Vaccine and Gene Therapy Institute and Oregon National Primate Research Center, Oregon Health & Science University, Beaverton, OR 97006, USA.
Science. 2013 May 24;340(6135):1237874. doi: 10.1126/science.1237874.
CD8(+) T cell responses focus on a small fraction of pathogen- or vaccine-encoded peptides, and for some pathogens, these restricted recognition hierarchies limit the effectiveness of antipathogen immunity. We found that simian immunodeficiency virus (SIV) protein-expressing rhesus cytomegalovirus (RhCMV) vectors elicit SIV-specific CD8(+) T cells that recognize unusual, diverse, and highly promiscuous epitopes, including dominant responses to epitopes restricted by class II major histocompatibility complex (MHC) molecules. Induction of canonical SIV epitope-specific CD8(+) T cell responses is suppressed by the RhCMV-encoded Rh189 gene (corresponding to human CMV US11), and the promiscuous MHC class I- and class II-restricted CD8(+) T cell responses occur only in the absence of the Rh157.5, Rh157.4, and Rh157.6 (human CMV UL128, UL130, and UL131) genes. Thus, CMV vectors can be genetically programmed to achieve distinct patterns of CD8(+) T cell epitope recognition.

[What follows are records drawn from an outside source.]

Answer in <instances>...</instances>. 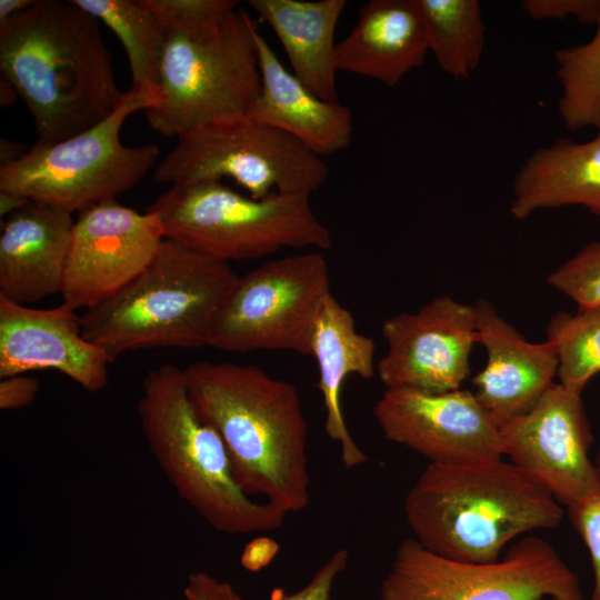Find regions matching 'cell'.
<instances>
[{
  "instance_id": "6da1fadb",
  "label": "cell",
  "mask_w": 600,
  "mask_h": 600,
  "mask_svg": "<svg viewBox=\"0 0 600 600\" xmlns=\"http://www.w3.org/2000/svg\"><path fill=\"white\" fill-rule=\"evenodd\" d=\"M0 71L31 113L39 144L90 129L124 92L99 21L73 0H34L0 24Z\"/></svg>"
},
{
  "instance_id": "7a4b0ae2",
  "label": "cell",
  "mask_w": 600,
  "mask_h": 600,
  "mask_svg": "<svg viewBox=\"0 0 600 600\" xmlns=\"http://www.w3.org/2000/svg\"><path fill=\"white\" fill-rule=\"evenodd\" d=\"M183 371L190 398L220 434L243 491L286 516L306 509L308 424L296 387L231 362L198 361Z\"/></svg>"
},
{
  "instance_id": "3957f363",
  "label": "cell",
  "mask_w": 600,
  "mask_h": 600,
  "mask_svg": "<svg viewBox=\"0 0 600 600\" xmlns=\"http://www.w3.org/2000/svg\"><path fill=\"white\" fill-rule=\"evenodd\" d=\"M163 31L160 102L151 129L179 137L247 117L261 91L254 20L234 0H146Z\"/></svg>"
},
{
  "instance_id": "277c9868",
  "label": "cell",
  "mask_w": 600,
  "mask_h": 600,
  "mask_svg": "<svg viewBox=\"0 0 600 600\" xmlns=\"http://www.w3.org/2000/svg\"><path fill=\"white\" fill-rule=\"evenodd\" d=\"M413 538L442 557L491 562L522 536L558 528L563 507L509 460L429 463L404 499Z\"/></svg>"
},
{
  "instance_id": "5b68a950",
  "label": "cell",
  "mask_w": 600,
  "mask_h": 600,
  "mask_svg": "<svg viewBox=\"0 0 600 600\" xmlns=\"http://www.w3.org/2000/svg\"><path fill=\"white\" fill-rule=\"evenodd\" d=\"M238 277L229 262L164 239L132 281L84 310L82 333L110 362L136 350L208 346L214 318Z\"/></svg>"
},
{
  "instance_id": "8992f818",
  "label": "cell",
  "mask_w": 600,
  "mask_h": 600,
  "mask_svg": "<svg viewBox=\"0 0 600 600\" xmlns=\"http://www.w3.org/2000/svg\"><path fill=\"white\" fill-rule=\"evenodd\" d=\"M150 452L179 497L228 534L280 528L286 514L256 501L238 483L227 448L193 404L183 369L164 363L142 379L137 404Z\"/></svg>"
},
{
  "instance_id": "52a82bcc",
  "label": "cell",
  "mask_w": 600,
  "mask_h": 600,
  "mask_svg": "<svg viewBox=\"0 0 600 600\" xmlns=\"http://www.w3.org/2000/svg\"><path fill=\"white\" fill-rule=\"evenodd\" d=\"M300 193L253 199L220 181L171 186L148 208L166 239L229 262L261 258L284 248L328 249L332 240Z\"/></svg>"
},
{
  "instance_id": "ba28073f",
  "label": "cell",
  "mask_w": 600,
  "mask_h": 600,
  "mask_svg": "<svg viewBox=\"0 0 600 600\" xmlns=\"http://www.w3.org/2000/svg\"><path fill=\"white\" fill-rule=\"evenodd\" d=\"M160 94L130 88L113 112L88 130L52 144L34 143L0 166V190L79 213L137 186L154 166V143L128 147L121 128L132 113L156 107Z\"/></svg>"
},
{
  "instance_id": "9c48e42d",
  "label": "cell",
  "mask_w": 600,
  "mask_h": 600,
  "mask_svg": "<svg viewBox=\"0 0 600 600\" xmlns=\"http://www.w3.org/2000/svg\"><path fill=\"white\" fill-rule=\"evenodd\" d=\"M380 600H583L580 581L556 549L526 536L503 557L469 562L437 554L414 538L396 550Z\"/></svg>"
},
{
  "instance_id": "30bf717a",
  "label": "cell",
  "mask_w": 600,
  "mask_h": 600,
  "mask_svg": "<svg viewBox=\"0 0 600 600\" xmlns=\"http://www.w3.org/2000/svg\"><path fill=\"white\" fill-rule=\"evenodd\" d=\"M323 159L290 134L248 117L208 123L178 137L153 172L158 183L232 179L253 199L310 196L327 181Z\"/></svg>"
},
{
  "instance_id": "8fae6325",
  "label": "cell",
  "mask_w": 600,
  "mask_h": 600,
  "mask_svg": "<svg viewBox=\"0 0 600 600\" xmlns=\"http://www.w3.org/2000/svg\"><path fill=\"white\" fill-rule=\"evenodd\" d=\"M330 294L329 267L321 253L267 261L238 277L214 318L208 346L311 356L314 323Z\"/></svg>"
},
{
  "instance_id": "7c38bea8",
  "label": "cell",
  "mask_w": 600,
  "mask_h": 600,
  "mask_svg": "<svg viewBox=\"0 0 600 600\" xmlns=\"http://www.w3.org/2000/svg\"><path fill=\"white\" fill-rule=\"evenodd\" d=\"M503 456L569 508L600 490L581 393L554 382L527 413L500 427Z\"/></svg>"
},
{
  "instance_id": "4fadbf2b",
  "label": "cell",
  "mask_w": 600,
  "mask_h": 600,
  "mask_svg": "<svg viewBox=\"0 0 600 600\" xmlns=\"http://www.w3.org/2000/svg\"><path fill=\"white\" fill-rule=\"evenodd\" d=\"M157 214L140 213L116 199L80 211L64 267L62 303L89 309L132 281L164 241Z\"/></svg>"
},
{
  "instance_id": "5bb4252c",
  "label": "cell",
  "mask_w": 600,
  "mask_h": 600,
  "mask_svg": "<svg viewBox=\"0 0 600 600\" xmlns=\"http://www.w3.org/2000/svg\"><path fill=\"white\" fill-rule=\"evenodd\" d=\"M387 351L377 364L386 389L424 392L461 389L470 372L476 342L474 306L436 297L414 312L386 319L381 327Z\"/></svg>"
},
{
  "instance_id": "9a60e30c",
  "label": "cell",
  "mask_w": 600,
  "mask_h": 600,
  "mask_svg": "<svg viewBox=\"0 0 600 600\" xmlns=\"http://www.w3.org/2000/svg\"><path fill=\"white\" fill-rule=\"evenodd\" d=\"M386 439L429 459L459 464L503 459L500 427L467 390L386 389L373 407Z\"/></svg>"
},
{
  "instance_id": "2e32d148",
  "label": "cell",
  "mask_w": 600,
  "mask_h": 600,
  "mask_svg": "<svg viewBox=\"0 0 600 600\" xmlns=\"http://www.w3.org/2000/svg\"><path fill=\"white\" fill-rule=\"evenodd\" d=\"M109 363L106 352L84 338L71 307L34 309L0 298V378L53 369L98 392L108 383Z\"/></svg>"
},
{
  "instance_id": "e0dca14e",
  "label": "cell",
  "mask_w": 600,
  "mask_h": 600,
  "mask_svg": "<svg viewBox=\"0 0 600 600\" xmlns=\"http://www.w3.org/2000/svg\"><path fill=\"white\" fill-rule=\"evenodd\" d=\"M478 342L487 353L473 378L477 399L501 427L530 411L554 383L558 358L550 341L533 343L487 299L474 303Z\"/></svg>"
},
{
  "instance_id": "ac0fdd59",
  "label": "cell",
  "mask_w": 600,
  "mask_h": 600,
  "mask_svg": "<svg viewBox=\"0 0 600 600\" xmlns=\"http://www.w3.org/2000/svg\"><path fill=\"white\" fill-rule=\"evenodd\" d=\"M73 213L29 201L8 216L0 234V298L24 304L61 291Z\"/></svg>"
},
{
  "instance_id": "d6986e66",
  "label": "cell",
  "mask_w": 600,
  "mask_h": 600,
  "mask_svg": "<svg viewBox=\"0 0 600 600\" xmlns=\"http://www.w3.org/2000/svg\"><path fill=\"white\" fill-rule=\"evenodd\" d=\"M254 41L261 91L247 117L290 134L321 158L347 149L352 141V110L310 91L284 68L258 27Z\"/></svg>"
},
{
  "instance_id": "ffe728a7",
  "label": "cell",
  "mask_w": 600,
  "mask_h": 600,
  "mask_svg": "<svg viewBox=\"0 0 600 600\" xmlns=\"http://www.w3.org/2000/svg\"><path fill=\"white\" fill-rule=\"evenodd\" d=\"M429 52L418 0H370L349 34L336 46L338 71L397 86Z\"/></svg>"
},
{
  "instance_id": "44dd1931",
  "label": "cell",
  "mask_w": 600,
  "mask_h": 600,
  "mask_svg": "<svg viewBox=\"0 0 600 600\" xmlns=\"http://www.w3.org/2000/svg\"><path fill=\"white\" fill-rule=\"evenodd\" d=\"M581 206L600 217V132L587 142L560 138L528 156L514 174L510 213Z\"/></svg>"
},
{
  "instance_id": "7402d4cb",
  "label": "cell",
  "mask_w": 600,
  "mask_h": 600,
  "mask_svg": "<svg viewBox=\"0 0 600 600\" xmlns=\"http://www.w3.org/2000/svg\"><path fill=\"white\" fill-rule=\"evenodd\" d=\"M374 352L373 339L357 331L350 311L331 293L314 323L311 356L319 369L318 388L326 411L324 431L339 444L341 461L347 469L363 464L367 456L347 427L341 407V390L351 374L362 379L374 376Z\"/></svg>"
},
{
  "instance_id": "603a6c76",
  "label": "cell",
  "mask_w": 600,
  "mask_h": 600,
  "mask_svg": "<svg viewBox=\"0 0 600 600\" xmlns=\"http://www.w3.org/2000/svg\"><path fill=\"white\" fill-rule=\"evenodd\" d=\"M283 46L292 73L314 94L338 101L334 33L346 0H249Z\"/></svg>"
},
{
  "instance_id": "cb8c5ba5",
  "label": "cell",
  "mask_w": 600,
  "mask_h": 600,
  "mask_svg": "<svg viewBox=\"0 0 600 600\" xmlns=\"http://www.w3.org/2000/svg\"><path fill=\"white\" fill-rule=\"evenodd\" d=\"M429 51L439 68L454 79H468L479 67L486 24L478 0H418Z\"/></svg>"
},
{
  "instance_id": "d4e9b609",
  "label": "cell",
  "mask_w": 600,
  "mask_h": 600,
  "mask_svg": "<svg viewBox=\"0 0 600 600\" xmlns=\"http://www.w3.org/2000/svg\"><path fill=\"white\" fill-rule=\"evenodd\" d=\"M116 33L128 57L134 89L160 94L162 27L146 0H73Z\"/></svg>"
},
{
  "instance_id": "484cf974",
  "label": "cell",
  "mask_w": 600,
  "mask_h": 600,
  "mask_svg": "<svg viewBox=\"0 0 600 600\" xmlns=\"http://www.w3.org/2000/svg\"><path fill=\"white\" fill-rule=\"evenodd\" d=\"M554 62L562 123L571 132L589 128L600 132V19L587 43L557 49Z\"/></svg>"
},
{
  "instance_id": "4316f807",
  "label": "cell",
  "mask_w": 600,
  "mask_h": 600,
  "mask_svg": "<svg viewBox=\"0 0 600 600\" xmlns=\"http://www.w3.org/2000/svg\"><path fill=\"white\" fill-rule=\"evenodd\" d=\"M557 352L559 383L581 393L600 372V307L578 313L557 312L547 327Z\"/></svg>"
},
{
  "instance_id": "83f0119b",
  "label": "cell",
  "mask_w": 600,
  "mask_h": 600,
  "mask_svg": "<svg viewBox=\"0 0 600 600\" xmlns=\"http://www.w3.org/2000/svg\"><path fill=\"white\" fill-rule=\"evenodd\" d=\"M548 283L579 310L600 307V241L587 243L548 276Z\"/></svg>"
},
{
  "instance_id": "f1b7e54d",
  "label": "cell",
  "mask_w": 600,
  "mask_h": 600,
  "mask_svg": "<svg viewBox=\"0 0 600 600\" xmlns=\"http://www.w3.org/2000/svg\"><path fill=\"white\" fill-rule=\"evenodd\" d=\"M567 510L590 556L593 573L591 600H600V490Z\"/></svg>"
},
{
  "instance_id": "f546056e",
  "label": "cell",
  "mask_w": 600,
  "mask_h": 600,
  "mask_svg": "<svg viewBox=\"0 0 600 600\" xmlns=\"http://www.w3.org/2000/svg\"><path fill=\"white\" fill-rule=\"evenodd\" d=\"M523 12L533 20H563L597 26L600 19V0H524Z\"/></svg>"
},
{
  "instance_id": "4dcf8cb0",
  "label": "cell",
  "mask_w": 600,
  "mask_h": 600,
  "mask_svg": "<svg viewBox=\"0 0 600 600\" xmlns=\"http://www.w3.org/2000/svg\"><path fill=\"white\" fill-rule=\"evenodd\" d=\"M348 559V551L339 549L301 589L289 593L282 588H274L270 592L268 600H330L334 581L344 571Z\"/></svg>"
},
{
  "instance_id": "1f68e13d",
  "label": "cell",
  "mask_w": 600,
  "mask_h": 600,
  "mask_svg": "<svg viewBox=\"0 0 600 600\" xmlns=\"http://www.w3.org/2000/svg\"><path fill=\"white\" fill-rule=\"evenodd\" d=\"M183 593L186 600H243L229 582L204 571L189 574Z\"/></svg>"
},
{
  "instance_id": "d6a6232c",
  "label": "cell",
  "mask_w": 600,
  "mask_h": 600,
  "mask_svg": "<svg viewBox=\"0 0 600 600\" xmlns=\"http://www.w3.org/2000/svg\"><path fill=\"white\" fill-rule=\"evenodd\" d=\"M39 381L34 377L8 376L0 381V409L17 410L29 406L37 397Z\"/></svg>"
},
{
  "instance_id": "836d02e7",
  "label": "cell",
  "mask_w": 600,
  "mask_h": 600,
  "mask_svg": "<svg viewBox=\"0 0 600 600\" xmlns=\"http://www.w3.org/2000/svg\"><path fill=\"white\" fill-rule=\"evenodd\" d=\"M276 552L277 547L270 539L258 538L244 548L241 563L249 571H258L272 560Z\"/></svg>"
},
{
  "instance_id": "e575fe53",
  "label": "cell",
  "mask_w": 600,
  "mask_h": 600,
  "mask_svg": "<svg viewBox=\"0 0 600 600\" xmlns=\"http://www.w3.org/2000/svg\"><path fill=\"white\" fill-rule=\"evenodd\" d=\"M30 200L6 190H0V216L8 217L14 211L26 206Z\"/></svg>"
},
{
  "instance_id": "d590c367",
  "label": "cell",
  "mask_w": 600,
  "mask_h": 600,
  "mask_svg": "<svg viewBox=\"0 0 600 600\" xmlns=\"http://www.w3.org/2000/svg\"><path fill=\"white\" fill-rule=\"evenodd\" d=\"M34 0H0V24L26 10Z\"/></svg>"
},
{
  "instance_id": "8d00e7d4",
  "label": "cell",
  "mask_w": 600,
  "mask_h": 600,
  "mask_svg": "<svg viewBox=\"0 0 600 600\" xmlns=\"http://www.w3.org/2000/svg\"><path fill=\"white\" fill-rule=\"evenodd\" d=\"M1 166L12 162L23 156L27 151H22L20 144L8 139H1Z\"/></svg>"
},
{
  "instance_id": "74e56055",
  "label": "cell",
  "mask_w": 600,
  "mask_h": 600,
  "mask_svg": "<svg viewBox=\"0 0 600 600\" xmlns=\"http://www.w3.org/2000/svg\"><path fill=\"white\" fill-rule=\"evenodd\" d=\"M19 97L16 88L10 82V80L1 74L0 77V106L8 107L13 100Z\"/></svg>"
},
{
  "instance_id": "f35d334b",
  "label": "cell",
  "mask_w": 600,
  "mask_h": 600,
  "mask_svg": "<svg viewBox=\"0 0 600 600\" xmlns=\"http://www.w3.org/2000/svg\"><path fill=\"white\" fill-rule=\"evenodd\" d=\"M593 461H594V466H596L597 471H598L599 477H600V447H599V449L597 451V454H596V458H594Z\"/></svg>"
}]
</instances>
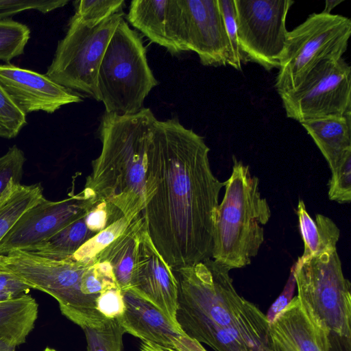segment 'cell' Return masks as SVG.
Masks as SVG:
<instances>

CD8(+) T 细胞反应集中在少数病原体或疫苗编码的肽上,对于某些病原体,这些受限的识别层次限制了抗病原体免疫的有效性。我们发现,表达猴免疫缺陷病毒 (SIV) 蛋白的恒河猴巨细胞病毒 (RhCMV) 载体引发了 SIV 特异性 CD8(+) T 细胞,这些细胞识别不寻常的、多样化的和高度混杂的表位,包括对由 II 类主要组织相容性复合物 (MHC) 分子限制的表位的优势反应。RhCMV 编码的 Rh189 基因(对应于人 CMV US11)抑制了常规 SIV 表位特异性 CD8(+) T 细胞反应的诱导,而混杂的 MHC 类 I 和类 II 限制性 CD8(+) T 细胞反应仅在缺乏 Rh157.5、Rh157.4 和 Rh157.6(人 CMV UL128、UL130 和 UL131)基因的情况下发生。因此,CMV 载体可以通过遗传编程来实现不同的 CD8(+) T 细胞表位识别模式。